§ To do:
Rewrite the lines from the one containing "What is the distance from the photo's" through the one containing "62 centimetres", and raise every distance given in the answers by 129.

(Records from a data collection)

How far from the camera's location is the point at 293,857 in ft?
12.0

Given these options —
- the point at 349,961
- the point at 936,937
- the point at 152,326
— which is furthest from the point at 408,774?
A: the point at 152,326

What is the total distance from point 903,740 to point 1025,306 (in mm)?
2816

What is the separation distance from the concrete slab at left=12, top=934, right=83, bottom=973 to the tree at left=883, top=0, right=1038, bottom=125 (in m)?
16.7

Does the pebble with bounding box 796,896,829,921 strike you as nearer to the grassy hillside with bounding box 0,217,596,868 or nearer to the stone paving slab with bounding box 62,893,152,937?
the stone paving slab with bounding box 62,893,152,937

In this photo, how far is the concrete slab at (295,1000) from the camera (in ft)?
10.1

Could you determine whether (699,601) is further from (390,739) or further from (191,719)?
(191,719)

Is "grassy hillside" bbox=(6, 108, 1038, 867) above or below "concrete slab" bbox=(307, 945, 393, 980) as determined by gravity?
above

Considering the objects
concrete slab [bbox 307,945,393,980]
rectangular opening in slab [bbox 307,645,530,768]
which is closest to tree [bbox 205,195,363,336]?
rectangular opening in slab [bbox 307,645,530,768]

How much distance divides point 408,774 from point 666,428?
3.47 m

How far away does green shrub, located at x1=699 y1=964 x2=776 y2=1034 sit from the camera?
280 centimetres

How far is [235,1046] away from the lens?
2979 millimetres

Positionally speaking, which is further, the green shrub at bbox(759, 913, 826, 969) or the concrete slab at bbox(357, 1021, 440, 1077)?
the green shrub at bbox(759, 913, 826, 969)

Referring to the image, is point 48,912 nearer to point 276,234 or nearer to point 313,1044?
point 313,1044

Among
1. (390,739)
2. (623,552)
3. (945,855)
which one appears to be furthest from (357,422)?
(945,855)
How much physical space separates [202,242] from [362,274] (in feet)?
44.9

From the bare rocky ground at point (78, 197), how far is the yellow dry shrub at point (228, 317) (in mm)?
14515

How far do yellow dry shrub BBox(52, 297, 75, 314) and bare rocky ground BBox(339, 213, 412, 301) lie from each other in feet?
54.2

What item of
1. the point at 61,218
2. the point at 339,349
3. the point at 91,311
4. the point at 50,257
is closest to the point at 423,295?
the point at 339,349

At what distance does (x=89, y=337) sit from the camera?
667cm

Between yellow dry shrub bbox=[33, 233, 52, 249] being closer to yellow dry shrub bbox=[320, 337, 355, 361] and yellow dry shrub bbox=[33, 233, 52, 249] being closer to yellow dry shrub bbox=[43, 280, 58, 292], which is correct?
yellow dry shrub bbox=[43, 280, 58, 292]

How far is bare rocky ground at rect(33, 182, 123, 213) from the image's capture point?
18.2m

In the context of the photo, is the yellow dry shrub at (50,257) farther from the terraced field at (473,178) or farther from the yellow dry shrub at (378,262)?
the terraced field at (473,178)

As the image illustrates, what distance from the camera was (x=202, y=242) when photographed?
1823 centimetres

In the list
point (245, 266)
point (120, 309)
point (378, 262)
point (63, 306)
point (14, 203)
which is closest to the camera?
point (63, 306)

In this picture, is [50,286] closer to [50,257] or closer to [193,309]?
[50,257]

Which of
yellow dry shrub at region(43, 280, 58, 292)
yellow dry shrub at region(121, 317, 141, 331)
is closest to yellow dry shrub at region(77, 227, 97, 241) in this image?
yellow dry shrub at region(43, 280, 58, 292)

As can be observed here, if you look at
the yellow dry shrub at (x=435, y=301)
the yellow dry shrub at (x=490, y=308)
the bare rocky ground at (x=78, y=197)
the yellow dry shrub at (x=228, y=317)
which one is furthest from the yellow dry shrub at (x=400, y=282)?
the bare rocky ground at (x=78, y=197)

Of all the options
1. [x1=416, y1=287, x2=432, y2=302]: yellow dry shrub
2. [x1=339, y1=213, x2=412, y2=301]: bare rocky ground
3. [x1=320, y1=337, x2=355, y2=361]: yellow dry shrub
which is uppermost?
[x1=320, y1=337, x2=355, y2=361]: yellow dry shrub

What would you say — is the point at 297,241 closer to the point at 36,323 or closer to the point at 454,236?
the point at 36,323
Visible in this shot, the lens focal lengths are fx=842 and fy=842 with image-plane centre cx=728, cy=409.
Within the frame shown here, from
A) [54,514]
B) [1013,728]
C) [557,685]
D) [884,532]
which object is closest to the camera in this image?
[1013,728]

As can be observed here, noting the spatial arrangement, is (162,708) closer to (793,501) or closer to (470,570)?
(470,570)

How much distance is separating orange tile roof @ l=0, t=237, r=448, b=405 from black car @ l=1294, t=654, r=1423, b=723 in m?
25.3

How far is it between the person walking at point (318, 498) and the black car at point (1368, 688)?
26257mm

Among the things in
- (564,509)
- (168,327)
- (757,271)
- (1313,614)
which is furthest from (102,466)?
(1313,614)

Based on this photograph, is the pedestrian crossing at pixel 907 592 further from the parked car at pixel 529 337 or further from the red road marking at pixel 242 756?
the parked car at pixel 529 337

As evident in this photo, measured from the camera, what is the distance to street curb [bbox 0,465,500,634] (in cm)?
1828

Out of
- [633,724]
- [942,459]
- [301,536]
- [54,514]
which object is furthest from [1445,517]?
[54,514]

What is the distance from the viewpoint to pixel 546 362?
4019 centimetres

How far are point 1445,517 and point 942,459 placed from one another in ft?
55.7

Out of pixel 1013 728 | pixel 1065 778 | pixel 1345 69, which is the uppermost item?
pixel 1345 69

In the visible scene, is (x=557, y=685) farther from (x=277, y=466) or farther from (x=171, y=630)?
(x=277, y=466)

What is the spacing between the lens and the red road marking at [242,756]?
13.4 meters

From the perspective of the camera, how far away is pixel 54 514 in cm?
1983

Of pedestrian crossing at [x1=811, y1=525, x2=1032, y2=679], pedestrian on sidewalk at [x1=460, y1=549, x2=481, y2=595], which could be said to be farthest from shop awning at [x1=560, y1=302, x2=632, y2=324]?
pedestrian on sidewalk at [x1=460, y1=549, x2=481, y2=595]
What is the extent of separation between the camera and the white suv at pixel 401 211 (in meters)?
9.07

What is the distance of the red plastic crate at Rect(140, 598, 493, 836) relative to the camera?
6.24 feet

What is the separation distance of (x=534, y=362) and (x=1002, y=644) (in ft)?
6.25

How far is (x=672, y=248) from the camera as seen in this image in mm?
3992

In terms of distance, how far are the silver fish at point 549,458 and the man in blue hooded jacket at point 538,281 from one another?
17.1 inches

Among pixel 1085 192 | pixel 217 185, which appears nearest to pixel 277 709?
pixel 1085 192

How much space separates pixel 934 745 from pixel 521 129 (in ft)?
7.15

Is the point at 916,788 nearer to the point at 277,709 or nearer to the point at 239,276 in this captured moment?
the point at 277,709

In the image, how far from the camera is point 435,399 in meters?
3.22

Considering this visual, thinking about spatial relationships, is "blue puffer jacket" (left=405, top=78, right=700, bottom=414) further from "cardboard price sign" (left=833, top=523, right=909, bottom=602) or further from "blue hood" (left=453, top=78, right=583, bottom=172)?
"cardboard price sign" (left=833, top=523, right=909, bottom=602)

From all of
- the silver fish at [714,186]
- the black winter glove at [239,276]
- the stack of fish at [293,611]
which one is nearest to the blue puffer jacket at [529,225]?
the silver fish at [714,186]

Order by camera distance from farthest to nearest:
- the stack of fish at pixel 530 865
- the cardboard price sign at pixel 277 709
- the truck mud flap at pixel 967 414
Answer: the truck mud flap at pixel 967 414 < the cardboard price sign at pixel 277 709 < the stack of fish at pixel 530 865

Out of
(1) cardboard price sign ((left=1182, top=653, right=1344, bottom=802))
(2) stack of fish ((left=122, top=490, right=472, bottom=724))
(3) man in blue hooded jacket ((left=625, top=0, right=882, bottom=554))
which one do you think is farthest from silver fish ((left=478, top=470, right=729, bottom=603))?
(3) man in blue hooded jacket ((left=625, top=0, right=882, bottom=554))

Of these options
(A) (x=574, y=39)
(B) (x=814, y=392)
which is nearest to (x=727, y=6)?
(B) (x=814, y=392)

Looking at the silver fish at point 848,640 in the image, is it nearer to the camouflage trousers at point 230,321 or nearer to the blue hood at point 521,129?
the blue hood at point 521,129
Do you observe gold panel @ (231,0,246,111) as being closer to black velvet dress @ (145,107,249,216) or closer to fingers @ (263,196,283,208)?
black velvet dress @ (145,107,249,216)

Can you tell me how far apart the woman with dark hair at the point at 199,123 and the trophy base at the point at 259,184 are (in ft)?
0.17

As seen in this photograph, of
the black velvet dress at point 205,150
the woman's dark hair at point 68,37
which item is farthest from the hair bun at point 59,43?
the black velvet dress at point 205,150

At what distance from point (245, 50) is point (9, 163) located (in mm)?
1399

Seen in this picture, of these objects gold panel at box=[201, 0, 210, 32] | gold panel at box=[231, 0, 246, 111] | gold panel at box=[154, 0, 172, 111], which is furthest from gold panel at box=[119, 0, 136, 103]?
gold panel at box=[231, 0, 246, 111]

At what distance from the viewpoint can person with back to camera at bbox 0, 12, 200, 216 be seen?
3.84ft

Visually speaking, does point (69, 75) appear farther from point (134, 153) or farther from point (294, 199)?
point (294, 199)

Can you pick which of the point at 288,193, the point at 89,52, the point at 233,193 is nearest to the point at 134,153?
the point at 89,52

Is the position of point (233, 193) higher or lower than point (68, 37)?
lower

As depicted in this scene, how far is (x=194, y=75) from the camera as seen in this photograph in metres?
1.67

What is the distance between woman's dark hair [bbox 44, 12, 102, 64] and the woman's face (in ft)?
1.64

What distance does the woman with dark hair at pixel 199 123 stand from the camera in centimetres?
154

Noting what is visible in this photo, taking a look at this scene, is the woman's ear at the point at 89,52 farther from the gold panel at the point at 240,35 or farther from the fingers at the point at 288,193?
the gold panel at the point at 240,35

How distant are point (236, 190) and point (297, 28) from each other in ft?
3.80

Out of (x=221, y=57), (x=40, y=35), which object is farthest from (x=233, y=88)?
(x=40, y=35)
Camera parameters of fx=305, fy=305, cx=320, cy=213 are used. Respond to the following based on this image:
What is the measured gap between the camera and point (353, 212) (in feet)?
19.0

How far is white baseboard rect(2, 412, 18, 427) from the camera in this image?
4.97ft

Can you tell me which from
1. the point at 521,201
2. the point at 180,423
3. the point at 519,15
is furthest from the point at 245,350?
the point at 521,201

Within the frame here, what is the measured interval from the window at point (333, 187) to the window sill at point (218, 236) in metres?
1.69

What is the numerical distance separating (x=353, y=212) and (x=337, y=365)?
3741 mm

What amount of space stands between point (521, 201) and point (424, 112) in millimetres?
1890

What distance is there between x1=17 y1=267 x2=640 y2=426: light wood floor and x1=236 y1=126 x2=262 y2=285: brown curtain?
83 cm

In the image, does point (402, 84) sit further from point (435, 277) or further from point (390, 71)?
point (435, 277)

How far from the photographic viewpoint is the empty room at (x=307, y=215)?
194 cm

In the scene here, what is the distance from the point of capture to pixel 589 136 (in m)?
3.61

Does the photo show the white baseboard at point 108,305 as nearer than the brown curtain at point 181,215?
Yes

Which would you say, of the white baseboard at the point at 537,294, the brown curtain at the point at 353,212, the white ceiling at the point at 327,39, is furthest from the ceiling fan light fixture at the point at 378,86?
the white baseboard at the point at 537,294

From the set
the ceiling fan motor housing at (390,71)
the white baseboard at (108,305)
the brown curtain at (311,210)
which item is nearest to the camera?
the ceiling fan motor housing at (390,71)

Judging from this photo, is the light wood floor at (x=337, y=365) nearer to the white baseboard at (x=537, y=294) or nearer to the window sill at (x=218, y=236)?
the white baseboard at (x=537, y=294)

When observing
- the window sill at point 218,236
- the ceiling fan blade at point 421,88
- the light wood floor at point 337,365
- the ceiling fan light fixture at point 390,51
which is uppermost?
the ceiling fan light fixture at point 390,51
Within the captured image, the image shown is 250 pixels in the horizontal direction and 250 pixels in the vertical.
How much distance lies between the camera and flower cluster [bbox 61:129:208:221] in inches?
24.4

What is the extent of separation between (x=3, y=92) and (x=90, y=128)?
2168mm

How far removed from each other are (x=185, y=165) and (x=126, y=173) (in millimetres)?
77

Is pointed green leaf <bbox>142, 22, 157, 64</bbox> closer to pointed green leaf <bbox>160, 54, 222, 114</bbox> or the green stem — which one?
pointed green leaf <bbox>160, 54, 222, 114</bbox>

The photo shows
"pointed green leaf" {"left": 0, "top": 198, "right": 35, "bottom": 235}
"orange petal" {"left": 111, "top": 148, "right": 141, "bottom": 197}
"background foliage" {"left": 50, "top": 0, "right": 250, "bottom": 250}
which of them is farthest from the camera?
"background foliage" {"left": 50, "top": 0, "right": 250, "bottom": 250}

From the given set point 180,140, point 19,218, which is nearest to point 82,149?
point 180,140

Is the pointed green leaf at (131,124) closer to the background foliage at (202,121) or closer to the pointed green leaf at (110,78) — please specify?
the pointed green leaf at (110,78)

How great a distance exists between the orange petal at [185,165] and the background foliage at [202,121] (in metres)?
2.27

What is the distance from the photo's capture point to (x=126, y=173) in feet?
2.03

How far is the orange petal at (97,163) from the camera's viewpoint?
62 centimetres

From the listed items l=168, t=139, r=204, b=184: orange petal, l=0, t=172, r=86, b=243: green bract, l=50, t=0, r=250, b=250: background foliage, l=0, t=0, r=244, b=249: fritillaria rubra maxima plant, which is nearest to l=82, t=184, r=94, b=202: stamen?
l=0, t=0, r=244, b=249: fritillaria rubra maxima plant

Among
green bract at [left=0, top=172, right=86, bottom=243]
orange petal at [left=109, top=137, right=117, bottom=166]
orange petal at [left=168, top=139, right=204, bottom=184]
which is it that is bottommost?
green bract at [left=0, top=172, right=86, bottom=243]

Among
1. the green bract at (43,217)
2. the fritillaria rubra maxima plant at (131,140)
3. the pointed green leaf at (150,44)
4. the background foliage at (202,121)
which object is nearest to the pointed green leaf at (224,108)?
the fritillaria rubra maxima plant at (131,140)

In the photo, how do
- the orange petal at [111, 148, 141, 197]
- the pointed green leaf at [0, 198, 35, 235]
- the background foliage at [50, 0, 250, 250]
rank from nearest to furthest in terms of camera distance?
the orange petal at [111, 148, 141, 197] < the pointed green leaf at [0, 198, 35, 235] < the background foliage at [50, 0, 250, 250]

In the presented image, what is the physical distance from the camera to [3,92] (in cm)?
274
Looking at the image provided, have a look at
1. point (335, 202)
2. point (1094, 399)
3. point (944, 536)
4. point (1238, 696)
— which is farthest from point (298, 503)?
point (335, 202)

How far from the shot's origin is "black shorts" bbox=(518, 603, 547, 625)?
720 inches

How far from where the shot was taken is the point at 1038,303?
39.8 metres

§ Result of the task:
What is the distance from the photo's capture point to (x=126, y=173) in feet?
131.03

How far is the orange petal at (97,163) from the camera's viewpoint?
191 centimetres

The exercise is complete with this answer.